> _QUOTED PASSAGE_:
Currently, inflation is “uncomfortable”, but not spiraling out of control. The outlook for the economy darkened recently, but we're not staring down the gaping maw of recession just yet either. The two opposing forces roughly in balance, Fed policy continues to be level, unchanged.
Increasingly, though, it seems that precious metals have gotten off this see-saw altogether. They're over on the swings, let's say, gaining momentum and seeming to fly higher and higher no matter what the other kids say.
Almost two decades ago, when Robert Fulghum penned the short essays that appear in his classic book of sentimental optimism, he probably didn't imagine that typically straight-laced analysts would similarly revert to childish oversimplification and use a character from a fairytale to describe a new strategic outlook on economies and markets. Or that the devolution would persist more than a decade and three presidential terms.
But here we are. Still.
Though he thankfully avoids using the term, Ben Bernanke made headlines last week when he essentially confirmed what you read here two weeks ago and politely disagreed with Alan Greenspan's fusty old boom/bust paradigm in favor of the perpetual, sustainable growth model that is the real policy directive behind what has come to be known as “Goldilocks”.

> _DATA FOR REVIEW_:

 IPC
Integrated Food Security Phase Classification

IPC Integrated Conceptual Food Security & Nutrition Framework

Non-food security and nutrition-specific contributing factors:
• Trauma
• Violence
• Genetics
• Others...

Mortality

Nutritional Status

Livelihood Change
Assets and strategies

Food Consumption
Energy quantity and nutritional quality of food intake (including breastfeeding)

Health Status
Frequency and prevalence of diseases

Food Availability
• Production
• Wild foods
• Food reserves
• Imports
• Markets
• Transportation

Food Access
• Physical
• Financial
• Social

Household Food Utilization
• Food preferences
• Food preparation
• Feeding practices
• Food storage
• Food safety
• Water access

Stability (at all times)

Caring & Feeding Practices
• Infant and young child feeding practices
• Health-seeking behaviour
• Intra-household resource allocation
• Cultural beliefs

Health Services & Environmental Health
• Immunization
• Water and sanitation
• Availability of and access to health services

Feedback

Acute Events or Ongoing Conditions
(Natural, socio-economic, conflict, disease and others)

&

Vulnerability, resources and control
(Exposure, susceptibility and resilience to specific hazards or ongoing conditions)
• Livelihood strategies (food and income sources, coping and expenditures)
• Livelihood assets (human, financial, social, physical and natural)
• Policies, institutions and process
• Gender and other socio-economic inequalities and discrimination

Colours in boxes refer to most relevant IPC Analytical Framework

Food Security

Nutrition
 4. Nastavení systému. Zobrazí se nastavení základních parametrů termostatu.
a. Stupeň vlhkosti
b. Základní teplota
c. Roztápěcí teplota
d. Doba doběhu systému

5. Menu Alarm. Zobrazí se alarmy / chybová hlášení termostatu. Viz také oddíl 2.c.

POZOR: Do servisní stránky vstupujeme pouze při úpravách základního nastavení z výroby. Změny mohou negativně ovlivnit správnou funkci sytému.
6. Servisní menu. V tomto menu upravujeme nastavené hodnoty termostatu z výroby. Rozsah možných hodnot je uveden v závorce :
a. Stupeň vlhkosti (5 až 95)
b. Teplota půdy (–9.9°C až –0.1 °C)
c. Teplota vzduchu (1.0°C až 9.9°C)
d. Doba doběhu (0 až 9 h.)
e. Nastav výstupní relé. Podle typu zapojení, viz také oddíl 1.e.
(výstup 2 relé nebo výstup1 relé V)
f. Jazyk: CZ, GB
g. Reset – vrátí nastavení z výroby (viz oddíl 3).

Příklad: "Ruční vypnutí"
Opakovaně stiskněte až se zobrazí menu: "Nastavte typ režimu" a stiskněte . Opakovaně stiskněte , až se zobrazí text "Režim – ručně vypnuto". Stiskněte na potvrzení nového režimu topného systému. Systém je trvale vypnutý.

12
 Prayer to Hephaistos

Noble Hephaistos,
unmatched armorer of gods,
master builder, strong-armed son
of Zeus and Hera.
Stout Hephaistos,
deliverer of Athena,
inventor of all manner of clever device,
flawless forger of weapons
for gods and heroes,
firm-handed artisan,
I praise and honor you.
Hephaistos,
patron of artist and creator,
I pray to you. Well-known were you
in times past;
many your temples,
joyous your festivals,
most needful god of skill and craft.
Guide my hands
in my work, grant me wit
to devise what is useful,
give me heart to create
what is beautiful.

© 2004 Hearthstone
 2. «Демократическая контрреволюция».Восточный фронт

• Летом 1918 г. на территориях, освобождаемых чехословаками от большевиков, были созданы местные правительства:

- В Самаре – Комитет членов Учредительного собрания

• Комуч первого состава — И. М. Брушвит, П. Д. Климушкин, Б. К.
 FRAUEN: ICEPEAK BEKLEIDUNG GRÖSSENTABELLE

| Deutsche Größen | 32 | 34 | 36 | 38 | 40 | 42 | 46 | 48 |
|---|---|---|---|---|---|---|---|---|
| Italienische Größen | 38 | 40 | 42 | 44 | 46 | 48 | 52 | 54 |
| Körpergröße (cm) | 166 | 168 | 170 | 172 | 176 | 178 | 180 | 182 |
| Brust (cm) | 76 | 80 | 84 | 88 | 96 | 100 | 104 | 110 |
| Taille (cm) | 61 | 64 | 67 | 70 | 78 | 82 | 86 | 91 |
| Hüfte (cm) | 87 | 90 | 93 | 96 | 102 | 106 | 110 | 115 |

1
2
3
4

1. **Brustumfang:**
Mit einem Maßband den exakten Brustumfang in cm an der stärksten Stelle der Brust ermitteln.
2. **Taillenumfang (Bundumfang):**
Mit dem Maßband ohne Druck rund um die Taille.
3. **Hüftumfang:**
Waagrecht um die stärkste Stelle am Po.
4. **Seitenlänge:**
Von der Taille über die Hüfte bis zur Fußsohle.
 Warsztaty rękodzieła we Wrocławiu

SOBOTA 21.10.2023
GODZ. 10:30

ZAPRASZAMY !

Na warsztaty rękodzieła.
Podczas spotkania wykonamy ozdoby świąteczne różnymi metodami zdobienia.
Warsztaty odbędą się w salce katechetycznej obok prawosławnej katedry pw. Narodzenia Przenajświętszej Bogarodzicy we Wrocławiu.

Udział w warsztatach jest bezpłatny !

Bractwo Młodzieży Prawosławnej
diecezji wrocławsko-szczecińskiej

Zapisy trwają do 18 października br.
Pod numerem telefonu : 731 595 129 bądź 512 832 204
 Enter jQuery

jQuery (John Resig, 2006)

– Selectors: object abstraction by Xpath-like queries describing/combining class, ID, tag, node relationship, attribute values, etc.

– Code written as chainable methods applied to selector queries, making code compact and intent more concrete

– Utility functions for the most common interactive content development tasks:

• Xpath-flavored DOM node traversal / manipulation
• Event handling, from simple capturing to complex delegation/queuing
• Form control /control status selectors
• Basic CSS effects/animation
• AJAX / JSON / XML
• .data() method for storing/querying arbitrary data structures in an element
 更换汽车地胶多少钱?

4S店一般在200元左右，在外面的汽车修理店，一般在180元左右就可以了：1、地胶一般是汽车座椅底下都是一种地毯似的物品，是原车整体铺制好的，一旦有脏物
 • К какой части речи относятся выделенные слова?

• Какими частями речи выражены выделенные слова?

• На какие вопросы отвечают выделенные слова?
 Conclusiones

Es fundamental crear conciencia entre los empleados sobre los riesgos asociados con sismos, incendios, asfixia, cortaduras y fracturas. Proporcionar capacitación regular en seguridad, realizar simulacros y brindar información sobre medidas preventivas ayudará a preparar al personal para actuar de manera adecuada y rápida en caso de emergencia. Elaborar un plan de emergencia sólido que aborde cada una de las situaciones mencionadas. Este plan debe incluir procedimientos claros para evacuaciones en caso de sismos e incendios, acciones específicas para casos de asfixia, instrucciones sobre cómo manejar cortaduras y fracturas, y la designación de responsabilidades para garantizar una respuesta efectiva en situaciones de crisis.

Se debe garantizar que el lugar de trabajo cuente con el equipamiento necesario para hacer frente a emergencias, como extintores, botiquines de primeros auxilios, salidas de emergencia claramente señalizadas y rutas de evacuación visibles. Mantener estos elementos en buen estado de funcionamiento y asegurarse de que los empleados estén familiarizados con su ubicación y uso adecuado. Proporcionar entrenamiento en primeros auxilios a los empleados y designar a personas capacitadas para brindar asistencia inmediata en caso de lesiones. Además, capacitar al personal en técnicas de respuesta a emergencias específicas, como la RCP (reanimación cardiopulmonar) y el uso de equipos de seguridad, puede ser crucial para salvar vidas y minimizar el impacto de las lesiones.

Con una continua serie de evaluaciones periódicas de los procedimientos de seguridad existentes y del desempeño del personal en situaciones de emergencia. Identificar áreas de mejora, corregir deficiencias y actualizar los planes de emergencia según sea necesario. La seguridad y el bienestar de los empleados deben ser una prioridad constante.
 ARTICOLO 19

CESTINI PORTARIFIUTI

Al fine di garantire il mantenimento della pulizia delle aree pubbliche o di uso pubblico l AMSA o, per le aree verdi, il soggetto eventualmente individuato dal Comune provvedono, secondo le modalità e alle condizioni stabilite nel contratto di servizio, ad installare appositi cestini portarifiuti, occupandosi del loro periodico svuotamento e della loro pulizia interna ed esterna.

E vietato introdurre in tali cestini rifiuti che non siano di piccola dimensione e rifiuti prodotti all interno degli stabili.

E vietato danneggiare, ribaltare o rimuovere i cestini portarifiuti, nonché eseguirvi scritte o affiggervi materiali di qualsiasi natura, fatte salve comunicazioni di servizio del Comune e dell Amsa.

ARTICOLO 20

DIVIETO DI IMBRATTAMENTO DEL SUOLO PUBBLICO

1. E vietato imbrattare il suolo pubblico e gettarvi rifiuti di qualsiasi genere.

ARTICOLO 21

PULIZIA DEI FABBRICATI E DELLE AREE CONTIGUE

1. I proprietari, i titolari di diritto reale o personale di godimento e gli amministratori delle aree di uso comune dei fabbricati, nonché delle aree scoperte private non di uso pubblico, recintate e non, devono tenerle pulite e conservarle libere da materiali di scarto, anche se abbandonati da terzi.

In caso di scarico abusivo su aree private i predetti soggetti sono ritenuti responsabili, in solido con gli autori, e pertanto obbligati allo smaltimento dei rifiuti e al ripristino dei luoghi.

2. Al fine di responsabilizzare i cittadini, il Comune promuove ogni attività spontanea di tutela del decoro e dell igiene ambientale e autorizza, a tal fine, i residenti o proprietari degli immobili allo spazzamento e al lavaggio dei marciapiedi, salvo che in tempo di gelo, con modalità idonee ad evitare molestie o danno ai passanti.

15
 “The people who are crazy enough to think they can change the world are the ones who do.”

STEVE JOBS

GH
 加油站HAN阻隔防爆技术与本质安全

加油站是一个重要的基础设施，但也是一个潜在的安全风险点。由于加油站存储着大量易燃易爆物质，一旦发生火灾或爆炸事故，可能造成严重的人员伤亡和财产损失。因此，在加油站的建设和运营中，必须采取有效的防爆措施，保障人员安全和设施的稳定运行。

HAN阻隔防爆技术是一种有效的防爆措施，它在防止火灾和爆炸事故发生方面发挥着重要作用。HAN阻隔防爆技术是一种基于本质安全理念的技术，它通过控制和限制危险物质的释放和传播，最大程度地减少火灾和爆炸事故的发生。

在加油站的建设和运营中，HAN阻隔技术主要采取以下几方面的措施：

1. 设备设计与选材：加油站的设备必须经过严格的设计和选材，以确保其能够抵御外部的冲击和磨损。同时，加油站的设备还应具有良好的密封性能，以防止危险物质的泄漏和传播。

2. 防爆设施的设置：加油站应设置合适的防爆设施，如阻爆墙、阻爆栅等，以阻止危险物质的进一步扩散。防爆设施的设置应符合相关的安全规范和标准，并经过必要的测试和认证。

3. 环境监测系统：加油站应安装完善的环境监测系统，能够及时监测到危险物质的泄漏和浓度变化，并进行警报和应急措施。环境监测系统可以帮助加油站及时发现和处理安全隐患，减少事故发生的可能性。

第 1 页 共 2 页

> _EXERCISE SET_:
1. Reproduce word for word the part of the commentary on Fed policy and "Goldilocks," starting with "Increasingly, though, it" and going on through "other kids say.".
2. Pick up the commentary on Fed policy and "Goldilocks" after its final sentence and carry it further.

> _ANSWERS BY ITEM NUMBER_:
1.
Increasingly, though, it seems that precious metals have gotten off this see-saw altogether. They're over on the swings, let's say, gaining momentum and seeming to fly higher and higher no matter what the other kids say.

2.
Stock markets didn't immediately share Bernanke's optimism, but then again, Goldilocks herself never seems to get it right on the first try, either. Too hot, too cold … in fact, stubborn persistence in the face of mounting odds against her is essentially the hallmark of the Goldilocks archetype. Or maybe it's naiveté.
For more than two weeks, this update has been awkwardly suggesting, and clumsily making the case, that despite the persistent trend which has seen the precious metals trade higher with stocks and inflation, a shift towards a weaker economy and, therefore, rate cuts, could still be bullish for metals. This week's trading saw the most tangible manifestations of this yet.
The reaction to Bernanke's testimony, if that is indeed what it was, signaled a certain lack of faith in his continually rosy outlook. Downward revisions in GDP forecasts, rising housing inventory, borderline manufacturing, slower corporate profits, and most worrisome of all, weak capital expenditures, all have many traders wondering how long the economy can hold on without some sort of accommodation from the Fed.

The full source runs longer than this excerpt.